■ **WHAT TO DO**:
Copy each line of the records that holds the string "States".

■ **DATA SHOWN**:

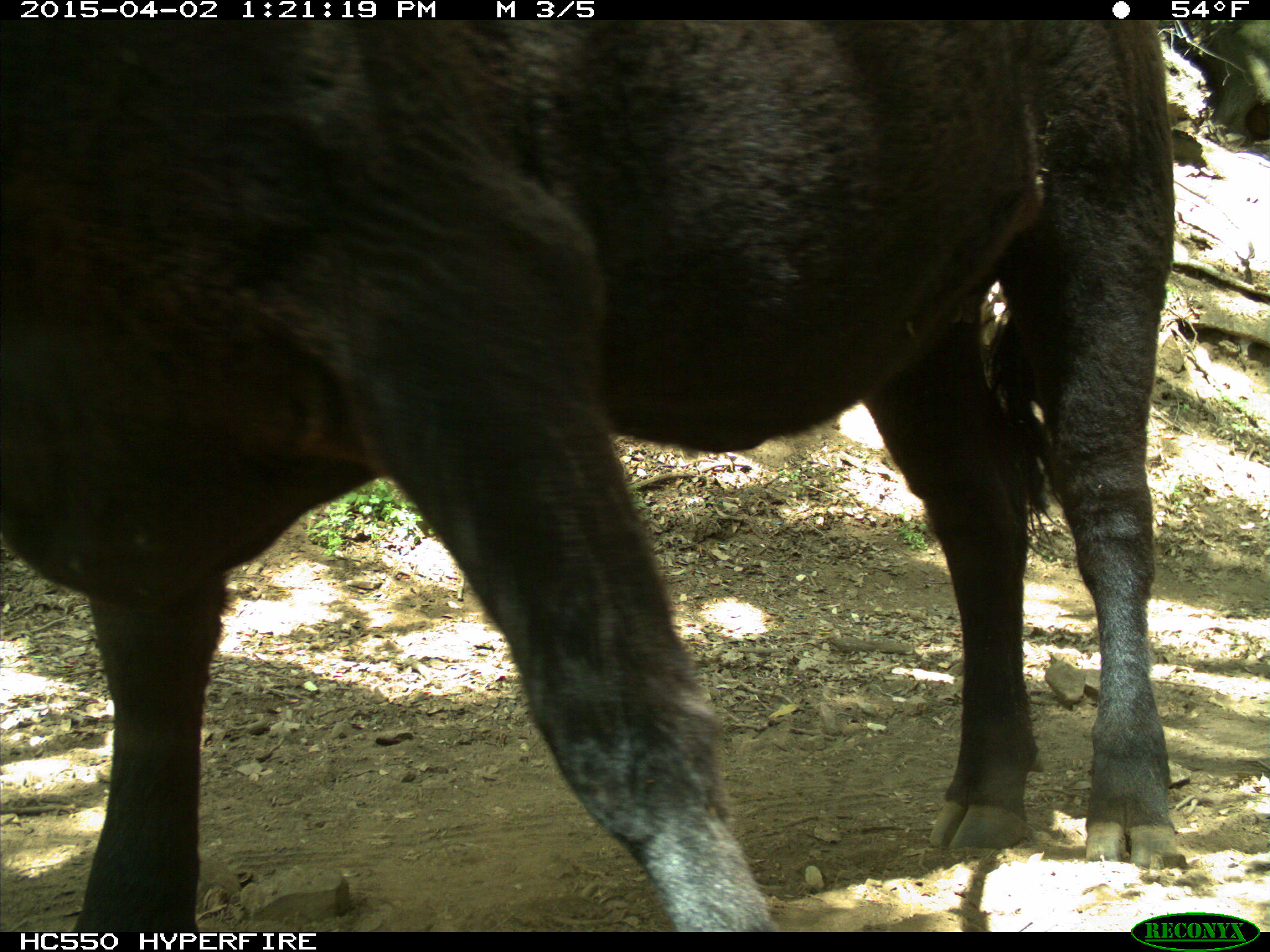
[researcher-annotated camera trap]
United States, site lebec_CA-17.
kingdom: Animalia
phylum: Chordata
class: Mammalia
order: Artiodactyla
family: Bovidae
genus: Bos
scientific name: Bos taurus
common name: domestic cow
Bos taurus (domestic cow).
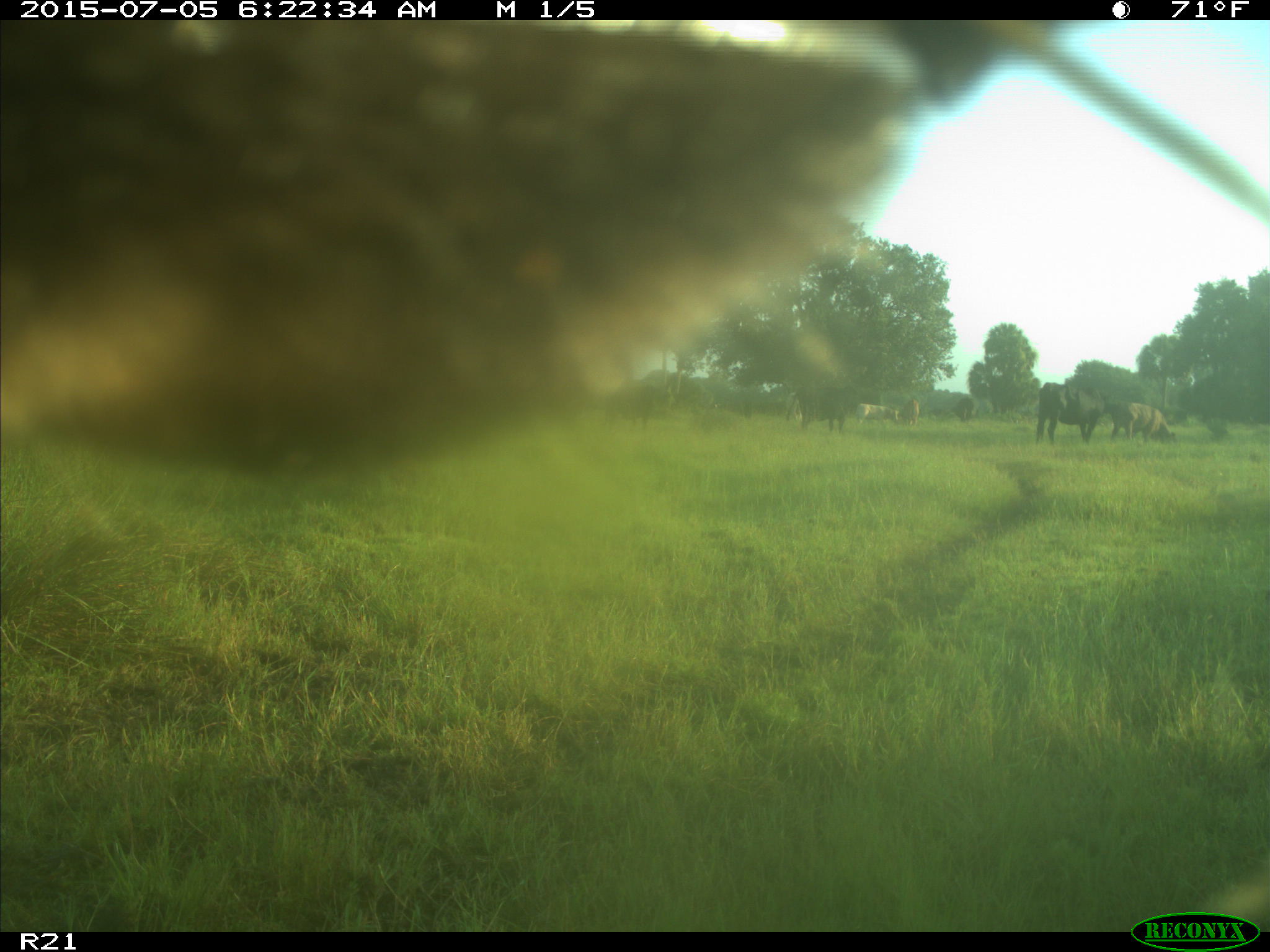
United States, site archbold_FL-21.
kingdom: Animalia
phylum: Chordata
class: Mammalia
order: Artiodactyla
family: Bovidae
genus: Bos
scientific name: Bos taurus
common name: domestic cow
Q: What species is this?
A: Bos taurus (domestic cow).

■ **ANSWER FOR THIS EXERCISE**:
United States, site lebec_CA-17.
United States, site archbold_FL-21.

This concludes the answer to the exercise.